◆ Task statement ◆
The line with "Greentree Inn Jiangsu" marks the first line to copy, and the line with "کتاب-کارنگارش-وانشا2" marks the last. Transcribe that stretch of the data below exactly, without pictures.

◆ Exercise input ◆

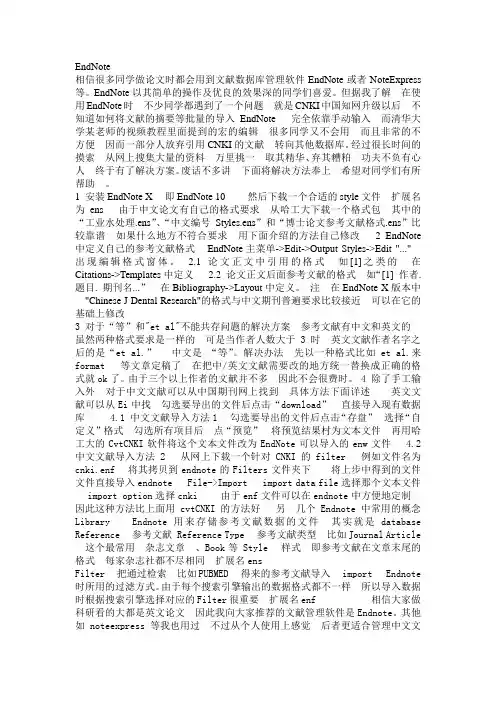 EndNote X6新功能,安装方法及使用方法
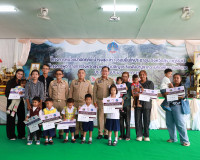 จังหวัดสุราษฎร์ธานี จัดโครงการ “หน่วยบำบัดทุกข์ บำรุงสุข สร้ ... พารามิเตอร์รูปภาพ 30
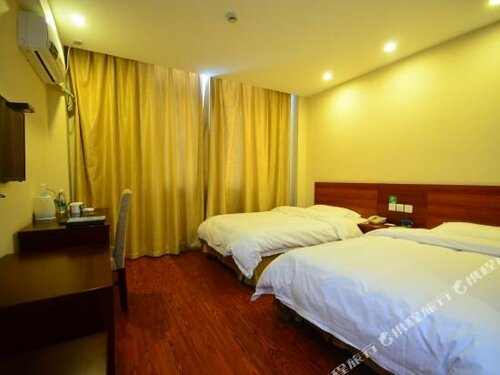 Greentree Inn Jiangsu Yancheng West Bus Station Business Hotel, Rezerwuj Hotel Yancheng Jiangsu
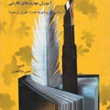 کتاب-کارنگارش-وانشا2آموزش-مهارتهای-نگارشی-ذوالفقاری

...

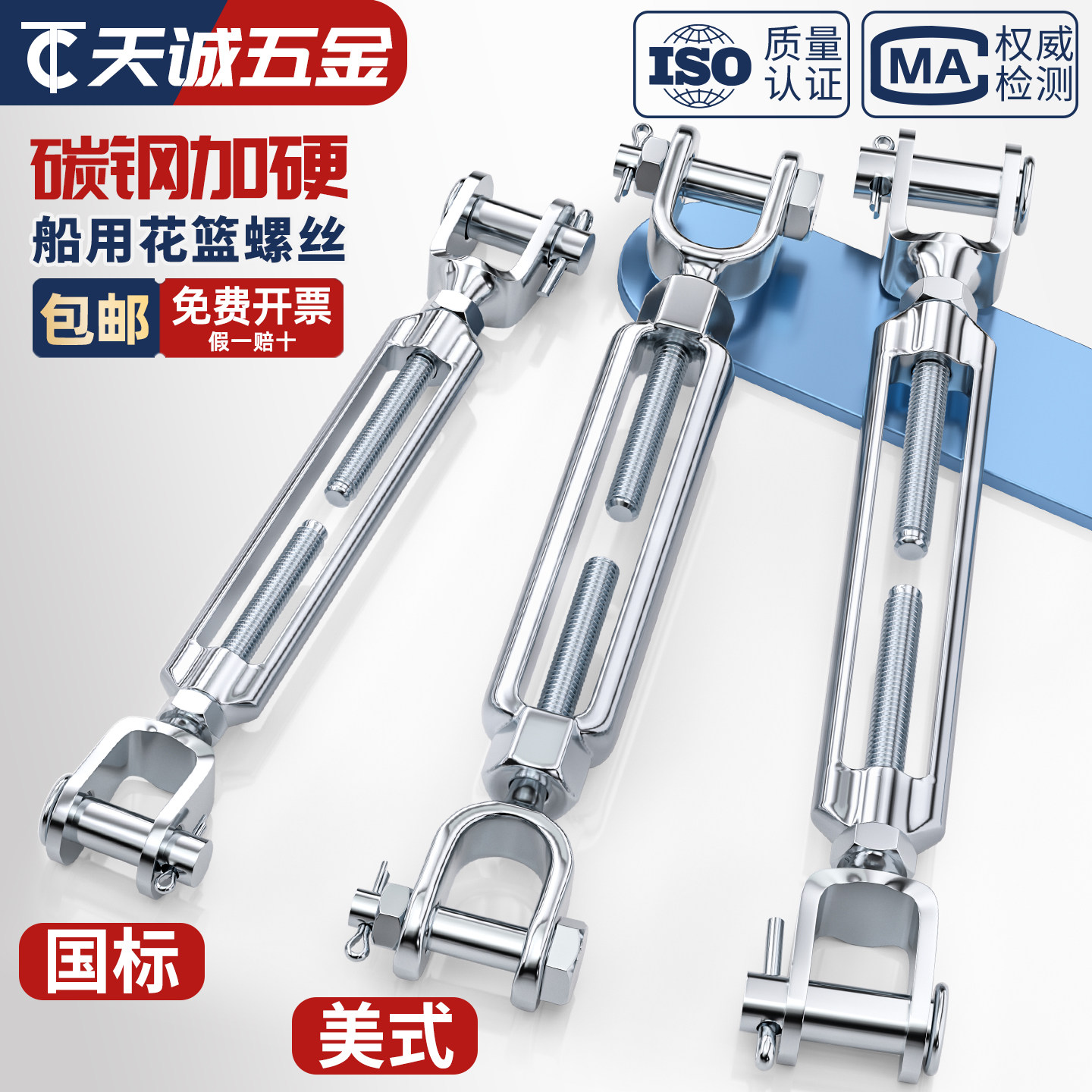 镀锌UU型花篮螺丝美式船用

◆ Exercise answer ◆
 Greentree Inn Jiangsu Yancheng West Bus Station Business Hotel, Rezerwuj Hotel Yancheng Jiangsu
 کتاب-کارنگارش-وانشا2آموزش-مهارتهای-نگارشی-ذوالفقاری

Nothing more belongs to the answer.